As data volumes increase in all industries and the challenges of data management continue to grow; we look for places to store our increasing data hoard and inevitably the subject of archiving and tape comes up.
It is the cheapest place to archive data by some way; my calculations currently give it a four-year cost something in the region of five-six times cheaper than the cheapest commercial disk alternative . However tape’s biggest advantage is almost its biggest problem; it is considered to be cheap and hence for some reason no-one factors in the long-term costs.
Archives by their nature live for a long-time; more and more companies are talking about archives which will grow and exist forever. And as companies no longer seem to be able to categorise data into data to keep and data not to keep; exponential data-growth and generally bad data-management; multi-year, multi-petabyte archives will eventually become the norm for many.
This could spell the death for the tape-archive as it stands or it will necessitate some significant changes in both user and vendor behaviour. A ten year archive will see at least four refreshes of the LTO standard on average; this means that your latest tape technology will not be able to read your oldest tapes. It is also likely that you are looking at some kind of extended maintenance and associated costs for your oldest tape-drives; they will certainly be End of Support Life. Media may be certified for 30 years; drives aren’t.
Migration will become a way of life for these archives and it is this that will be a major challenge for storage teams and anyone maintaining an archive at scale.
It currently takes 88 days to migrate a petabyte of data from LTO5-to-LTO6; this assumes 24×7, no drive issues, no media issues and a pair of drives to migrate the data. You will also be loading about 500 tapes and unloading about 500 tapes. You can cut this time by putting in more drives but your costs will soon start escalate as SAN ports, servers and periphery infrastructure mounts up.
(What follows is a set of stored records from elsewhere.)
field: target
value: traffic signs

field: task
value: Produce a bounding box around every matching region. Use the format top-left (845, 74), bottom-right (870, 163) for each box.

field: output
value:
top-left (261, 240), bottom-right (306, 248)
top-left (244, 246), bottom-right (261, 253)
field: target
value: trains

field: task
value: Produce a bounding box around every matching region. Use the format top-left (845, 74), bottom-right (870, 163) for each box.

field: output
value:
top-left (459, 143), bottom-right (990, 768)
And then all you need is for someone to recall the data whilst you are trying migrate it; 88 days is extremely optimistic.
Of course a petabyte seems an awful lot of data but archives of a petabyte+ are becoming less uncommon. The vendors are pushing the value of data; so no-one wants to delete what is a potentially valuable asset. In fact, working out the value of individual datum is extremely hard and hence we tend to place the same value on every byte archived.
So although tape might be the only economical place to store data today but as data volumes grow; it becomes less viable as long-term archive unless it is a write-once, read-never (and I mean never) archive…if that is the case, perhaps in Unix parlance, /dev/null is the only sensible place for your data.
But if you think your data has value or more importantly your C-levels think that your data has value; there’s a serious discussion to be had…before the situation gets out of hand. Just remember, any data migration which takes longer than a year will most likely fail.